IL SONDAGGIO INTERNO
Sono oltre 18mila i militanti dem che hanno risposto al questionario preparato dai vertici del partito alla vigilia del congresso. Dalle risposte, tutto il disincanto della base lacerata da anni di battaglie tra correnti e mosse sbagliate
ROMA — Ce l’hanno ben chiaro, gli elettori del Pd, cosa non ha funzionato in questi anni e perché il partito che vorrebbero continuare a votare, nonostante tutto, è ridotto tanto male. Colpa, essenzialmente, della mancanza di una linea politica coerente e comprensibile, della rissa interna ormai permanente, della distanza dalle fasce più deboli della popolazione.
È quanto emerge da una prima scrematura degli oltre 18mila questionari — la famosa Bussola fortemente voluta dal segretario Enrico Letta — restituiti al Nazareno dai circoli e da quanti hanno deciso, pur da non tesserati, di partecipare al percorso costituente. Una consultazione che non ha le caratteristiche del sondaggio — sebbene a coordinare il progetto sia l’Ipsos di Nando Pagnoncelli — e tuttavia utile a sondare ansie e umori della base perpoi provare a costruire, sulla scorta delle loro indicazioni, il Partito democratico del futuro. Una volta completato il lavoro di analisi, infatti, i risultati verranno inviati ai membri del Comitato costituente, che dovranno tenerne conto nella stesura del nuovo Manifesto dei valori e dei principi.

Materiale fornito ::
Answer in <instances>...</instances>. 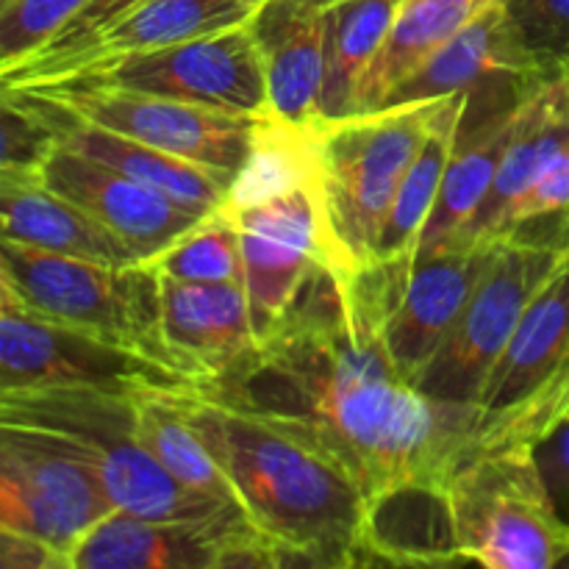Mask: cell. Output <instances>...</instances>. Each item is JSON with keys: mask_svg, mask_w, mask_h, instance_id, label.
Listing matches in <instances>:
<instances>
[{"mask_svg": "<svg viewBox=\"0 0 569 569\" xmlns=\"http://www.w3.org/2000/svg\"><path fill=\"white\" fill-rule=\"evenodd\" d=\"M0 133H3V159L0 176H39L59 137L39 111L11 89L0 98Z\"/></svg>", "mask_w": 569, "mask_h": 569, "instance_id": "obj_30", "label": "cell"}, {"mask_svg": "<svg viewBox=\"0 0 569 569\" xmlns=\"http://www.w3.org/2000/svg\"><path fill=\"white\" fill-rule=\"evenodd\" d=\"M11 92L20 94L33 111H39L53 126L59 144L81 156H89L100 164L114 167L122 176L176 200L178 206L194 211L198 217H211L231 203L237 183L222 176V172L200 167L194 161L181 159V156L167 153V150L150 148V144L137 142V139L120 137V133L106 131V128L76 120L56 103H50L44 94L31 92V89H11Z\"/></svg>", "mask_w": 569, "mask_h": 569, "instance_id": "obj_20", "label": "cell"}, {"mask_svg": "<svg viewBox=\"0 0 569 569\" xmlns=\"http://www.w3.org/2000/svg\"><path fill=\"white\" fill-rule=\"evenodd\" d=\"M0 289L37 315L133 350L187 378L167 350L161 278L150 264L111 267L3 239Z\"/></svg>", "mask_w": 569, "mask_h": 569, "instance_id": "obj_5", "label": "cell"}, {"mask_svg": "<svg viewBox=\"0 0 569 569\" xmlns=\"http://www.w3.org/2000/svg\"><path fill=\"white\" fill-rule=\"evenodd\" d=\"M0 226L3 239L48 253L111 267L142 264L120 237L106 231L39 176H0Z\"/></svg>", "mask_w": 569, "mask_h": 569, "instance_id": "obj_23", "label": "cell"}, {"mask_svg": "<svg viewBox=\"0 0 569 569\" xmlns=\"http://www.w3.org/2000/svg\"><path fill=\"white\" fill-rule=\"evenodd\" d=\"M522 44L548 70L569 53V0H506Z\"/></svg>", "mask_w": 569, "mask_h": 569, "instance_id": "obj_33", "label": "cell"}, {"mask_svg": "<svg viewBox=\"0 0 569 569\" xmlns=\"http://www.w3.org/2000/svg\"><path fill=\"white\" fill-rule=\"evenodd\" d=\"M565 211H569V144L550 161L548 170L533 181V187L528 189L526 198H522L520 203H517V209L511 211L506 237L515 233L520 226H526V222L565 214Z\"/></svg>", "mask_w": 569, "mask_h": 569, "instance_id": "obj_34", "label": "cell"}, {"mask_svg": "<svg viewBox=\"0 0 569 569\" xmlns=\"http://www.w3.org/2000/svg\"><path fill=\"white\" fill-rule=\"evenodd\" d=\"M553 72L522 44L506 0H500L428 53L381 106L420 103L456 92H533Z\"/></svg>", "mask_w": 569, "mask_h": 569, "instance_id": "obj_15", "label": "cell"}, {"mask_svg": "<svg viewBox=\"0 0 569 569\" xmlns=\"http://www.w3.org/2000/svg\"><path fill=\"white\" fill-rule=\"evenodd\" d=\"M403 3L406 0H333L328 11L322 120L356 114L361 83L387 44Z\"/></svg>", "mask_w": 569, "mask_h": 569, "instance_id": "obj_25", "label": "cell"}, {"mask_svg": "<svg viewBox=\"0 0 569 569\" xmlns=\"http://www.w3.org/2000/svg\"><path fill=\"white\" fill-rule=\"evenodd\" d=\"M556 70H559V76H561V78H565V81L569 83V53L565 56V59H561V61H559V67H556Z\"/></svg>", "mask_w": 569, "mask_h": 569, "instance_id": "obj_38", "label": "cell"}, {"mask_svg": "<svg viewBox=\"0 0 569 569\" xmlns=\"http://www.w3.org/2000/svg\"><path fill=\"white\" fill-rule=\"evenodd\" d=\"M0 422L44 428L76 445L100 472L111 503L128 515L187 520L228 509L189 492L161 467L139 437L137 406L128 392L94 387L9 389L0 392Z\"/></svg>", "mask_w": 569, "mask_h": 569, "instance_id": "obj_4", "label": "cell"}, {"mask_svg": "<svg viewBox=\"0 0 569 569\" xmlns=\"http://www.w3.org/2000/svg\"><path fill=\"white\" fill-rule=\"evenodd\" d=\"M159 276L183 283L242 281V248L231 209L200 220L187 237L148 261Z\"/></svg>", "mask_w": 569, "mask_h": 569, "instance_id": "obj_29", "label": "cell"}, {"mask_svg": "<svg viewBox=\"0 0 569 569\" xmlns=\"http://www.w3.org/2000/svg\"><path fill=\"white\" fill-rule=\"evenodd\" d=\"M531 448L556 509L569 520V411Z\"/></svg>", "mask_w": 569, "mask_h": 569, "instance_id": "obj_35", "label": "cell"}, {"mask_svg": "<svg viewBox=\"0 0 569 569\" xmlns=\"http://www.w3.org/2000/svg\"><path fill=\"white\" fill-rule=\"evenodd\" d=\"M569 250V211L526 222L498 239L492 264L483 272L470 303L422 372L420 389L439 403H481L495 361L509 345L522 311Z\"/></svg>", "mask_w": 569, "mask_h": 569, "instance_id": "obj_6", "label": "cell"}, {"mask_svg": "<svg viewBox=\"0 0 569 569\" xmlns=\"http://www.w3.org/2000/svg\"><path fill=\"white\" fill-rule=\"evenodd\" d=\"M367 565H459V531L448 483H400L367 500Z\"/></svg>", "mask_w": 569, "mask_h": 569, "instance_id": "obj_22", "label": "cell"}, {"mask_svg": "<svg viewBox=\"0 0 569 569\" xmlns=\"http://www.w3.org/2000/svg\"><path fill=\"white\" fill-rule=\"evenodd\" d=\"M495 250L498 239H467L415 248L350 272L383 348L415 387L470 303Z\"/></svg>", "mask_w": 569, "mask_h": 569, "instance_id": "obj_8", "label": "cell"}, {"mask_svg": "<svg viewBox=\"0 0 569 569\" xmlns=\"http://www.w3.org/2000/svg\"><path fill=\"white\" fill-rule=\"evenodd\" d=\"M87 0H0V70L42 48Z\"/></svg>", "mask_w": 569, "mask_h": 569, "instance_id": "obj_31", "label": "cell"}, {"mask_svg": "<svg viewBox=\"0 0 569 569\" xmlns=\"http://www.w3.org/2000/svg\"><path fill=\"white\" fill-rule=\"evenodd\" d=\"M445 98L322 120L309 131L328 259L356 272L378 259L383 226Z\"/></svg>", "mask_w": 569, "mask_h": 569, "instance_id": "obj_3", "label": "cell"}, {"mask_svg": "<svg viewBox=\"0 0 569 569\" xmlns=\"http://www.w3.org/2000/svg\"><path fill=\"white\" fill-rule=\"evenodd\" d=\"M144 0H87L81 11L70 17L42 48H37L33 53H28L26 59H20L17 64L3 67L0 78L6 76H20V72L37 70V67L50 64V61H59L64 56L76 53V50L87 48L89 42L106 33L109 28H114L122 17L131 14L137 6H142Z\"/></svg>", "mask_w": 569, "mask_h": 569, "instance_id": "obj_32", "label": "cell"}, {"mask_svg": "<svg viewBox=\"0 0 569 569\" xmlns=\"http://www.w3.org/2000/svg\"><path fill=\"white\" fill-rule=\"evenodd\" d=\"M500 0H406L387 44L361 83L356 114L381 109L387 94L456 31Z\"/></svg>", "mask_w": 569, "mask_h": 569, "instance_id": "obj_26", "label": "cell"}, {"mask_svg": "<svg viewBox=\"0 0 569 569\" xmlns=\"http://www.w3.org/2000/svg\"><path fill=\"white\" fill-rule=\"evenodd\" d=\"M567 411H569V403H567ZM567 411H565V415H567Z\"/></svg>", "mask_w": 569, "mask_h": 569, "instance_id": "obj_39", "label": "cell"}, {"mask_svg": "<svg viewBox=\"0 0 569 569\" xmlns=\"http://www.w3.org/2000/svg\"><path fill=\"white\" fill-rule=\"evenodd\" d=\"M239 3H242V6H244V9H248V11H250V14H256V11H259V9H261V6H264V3H267V0H239Z\"/></svg>", "mask_w": 569, "mask_h": 569, "instance_id": "obj_37", "label": "cell"}, {"mask_svg": "<svg viewBox=\"0 0 569 569\" xmlns=\"http://www.w3.org/2000/svg\"><path fill=\"white\" fill-rule=\"evenodd\" d=\"M228 209L237 222L242 283L261 342L289 311L311 267L328 259L315 170L287 192L256 203H228Z\"/></svg>", "mask_w": 569, "mask_h": 569, "instance_id": "obj_14", "label": "cell"}, {"mask_svg": "<svg viewBox=\"0 0 569 569\" xmlns=\"http://www.w3.org/2000/svg\"><path fill=\"white\" fill-rule=\"evenodd\" d=\"M172 398L222 465L244 515L295 567L367 565V498L331 456L203 383L172 387Z\"/></svg>", "mask_w": 569, "mask_h": 569, "instance_id": "obj_2", "label": "cell"}, {"mask_svg": "<svg viewBox=\"0 0 569 569\" xmlns=\"http://www.w3.org/2000/svg\"><path fill=\"white\" fill-rule=\"evenodd\" d=\"M133 406L139 437L178 483L211 503L242 509L222 465L172 398V387L144 389L133 395Z\"/></svg>", "mask_w": 569, "mask_h": 569, "instance_id": "obj_27", "label": "cell"}, {"mask_svg": "<svg viewBox=\"0 0 569 569\" xmlns=\"http://www.w3.org/2000/svg\"><path fill=\"white\" fill-rule=\"evenodd\" d=\"M64 81L137 89V92L167 94L187 103L233 111V114L270 117L264 67L248 22L187 39L170 48L131 56L103 70L83 72Z\"/></svg>", "mask_w": 569, "mask_h": 569, "instance_id": "obj_13", "label": "cell"}, {"mask_svg": "<svg viewBox=\"0 0 569 569\" xmlns=\"http://www.w3.org/2000/svg\"><path fill=\"white\" fill-rule=\"evenodd\" d=\"M522 103L492 111L481 120H461L459 142L450 156L437 206L417 248H445V244L467 242V231L492 189Z\"/></svg>", "mask_w": 569, "mask_h": 569, "instance_id": "obj_24", "label": "cell"}, {"mask_svg": "<svg viewBox=\"0 0 569 569\" xmlns=\"http://www.w3.org/2000/svg\"><path fill=\"white\" fill-rule=\"evenodd\" d=\"M567 144L569 83L556 70L520 106L509 148L500 159L498 176L467 231V239H503L511 211Z\"/></svg>", "mask_w": 569, "mask_h": 569, "instance_id": "obj_21", "label": "cell"}, {"mask_svg": "<svg viewBox=\"0 0 569 569\" xmlns=\"http://www.w3.org/2000/svg\"><path fill=\"white\" fill-rule=\"evenodd\" d=\"M461 559L489 569L569 565V520L542 481L531 445L481 450L450 478Z\"/></svg>", "mask_w": 569, "mask_h": 569, "instance_id": "obj_7", "label": "cell"}, {"mask_svg": "<svg viewBox=\"0 0 569 569\" xmlns=\"http://www.w3.org/2000/svg\"><path fill=\"white\" fill-rule=\"evenodd\" d=\"M331 6L333 0H267L248 20L264 67L270 120L300 133L322 120Z\"/></svg>", "mask_w": 569, "mask_h": 569, "instance_id": "obj_17", "label": "cell"}, {"mask_svg": "<svg viewBox=\"0 0 569 569\" xmlns=\"http://www.w3.org/2000/svg\"><path fill=\"white\" fill-rule=\"evenodd\" d=\"M159 278L161 331L189 381H220L259 345L242 281L183 283Z\"/></svg>", "mask_w": 569, "mask_h": 569, "instance_id": "obj_18", "label": "cell"}, {"mask_svg": "<svg viewBox=\"0 0 569 569\" xmlns=\"http://www.w3.org/2000/svg\"><path fill=\"white\" fill-rule=\"evenodd\" d=\"M103 478L72 442L37 426L0 422V528L67 556L114 511Z\"/></svg>", "mask_w": 569, "mask_h": 569, "instance_id": "obj_10", "label": "cell"}, {"mask_svg": "<svg viewBox=\"0 0 569 569\" xmlns=\"http://www.w3.org/2000/svg\"><path fill=\"white\" fill-rule=\"evenodd\" d=\"M465 106L467 92H456L445 98L426 144L417 153V159L411 161L409 172H406L403 183H400L398 194H395L381 242H378V259H395V256L409 253V250L420 244L422 231H426L428 220L433 214V206H437L448 161L453 156L456 142H459Z\"/></svg>", "mask_w": 569, "mask_h": 569, "instance_id": "obj_28", "label": "cell"}, {"mask_svg": "<svg viewBox=\"0 0 569 569\" xmlns=\"http://www.w3.org/2000/svg\"><path fill=\"white\" fill-rule=\"evenodd\" d=\"M31 92L44 94L50 103L76 120L209 167L231 178L233 183L248 170L270 126V117L233 114L167 94L103 83L59 81Z\"/></svg>", "mask_w": 569, "mask_h": 569, "instance_id": "obj_9", "label": "cell"}, {"mask_svg": "<svg viewBox=\"0 0 569 569\" xmlns=\"http://www.w3.org/2000/svg\"><path fill=\"white\" fill-rule=\"evenodd\" d=\"M0 569H70V561L28 533L0 528Z\"/></svg>", "mask_w": 569, "mask_h": 569, "instance_id": "obj_36", "label": "cell"}, {"mask_svg": "<svg viewBox=\"0 0 569 569\" xmlns=\"http://www.w3.org/2000/svg\"><path fill=\"white\" fill-rule=\"evenodd\" d=\"M292 556L242 509L150 520L114 509L72 553V569H278Z\"/></svg>", "mask_w": 569, "mask_h": 569, "instance_id": "obj_11", "label": "cell"}, {"mask_svg": "<svg viewBox=\"0 0 569 569\" xmlns=\"http://www.w3.org/2000/svg\"><path fill=\"white\" fill-rule=\"evenodd\" d=\"M203 387L320 448L367 500L400 483H448L478 453V409L422 395L383 348L353 276L328 259L281 322Z\"/></svg>", "mask_w": 569, "mask_h": 569, "instance_id": "obj_1", "label": "cell"}, {"mask_svg": "<svg viewBox=\"0 0 569 569\" xmlns=\"http://www.w3.org/2000/svg\"><path fill=\"white\" fill-rule=\"evenodd\" d=\"M192 383L156 361L37 315L0 289V392L37 387H94L137 395Z\"/></svg>", "mask_w": 569, "mask_h": 569, "instance_id": "obj_12", "label": "cell"}, {"mask_svg": "<svg viewBox=\"0 0 569 569\" xmlns=\"http://www.w3.org/2000/svg\"><path fill=\"white\" fill-rule=\"evenodd\" d=\"M250 17L253 14L239 0H144L87 48L37 67V70L6 76L0 81H3V89H37L44 83L83 76V72L103 70V67L126 61L131 56L242 26Z\"/></svg>", "mask_w": 569, "mask_h": 569, "instance_id": "obj_19", "label": "cell"}, {"mask_svg": "<svg viewBox=\"0 0 569 569\" xmlns=\"http://www.w3.org/2000/svg\"><path fill=\"white\" fill-rule=\"evenodd\" d=\"M39 178L67 200L81 206L106 231L120 237L142 264L164 253L200 220H206L161 192L122 176L114 167L100 164L64 144H56Z\"/></svg>", "mask_w": 569, "mask_h": 569, "instance_id": "obj_16", "label": "cell"}]
</instances>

Elenco dei compiti ::
• a. Trascrivi dall'estratto il passo che va da "È quanto emerge" a "e dei principi.".
• b. Rispondi in base all'estratto sul sondaggio interno del Pd:
(i) Quanti militanti dem hanno risposto al questionario?
(ii) Chi coordina il progetto?
(iii) A chi verranno inviati i risultati una volta completata l'analisi?

Risposte ai compiti ::
• a.
È quanto emerge da una prima scrematura degli oltre 18mila questionari — la famosa Bussola fortemente voluta dal segretario Enrico Letta — restituiti al Nazareno dai circoli e da quanti hanno deciso, pur da non tesserati, di partecipare al percorso costituente. Una consultazione che non ha le caratteristiche del sondaggio — sebbene a coordinare il progetto sia l’Ipsos di Nando Pagnoncelli — e tuttavia utile a sondare ansie e umori della base perpoi provare a costruire, sulla scorta delle loro indicazioni, il Partito democratico del futuro. Una volta completato il lavoro di analisi, infatti, i risultati verranno inviati ai membri del Comitato costituente, che dovranno tenerne conto nella stesura del nuovo Manifesto dei valori e dei principi.

• b.
(i) Oltre 18mila.
(ii) L'Ipsos di Nando Pagnoncelli.
(iii) Ai membri del Comitato costituente.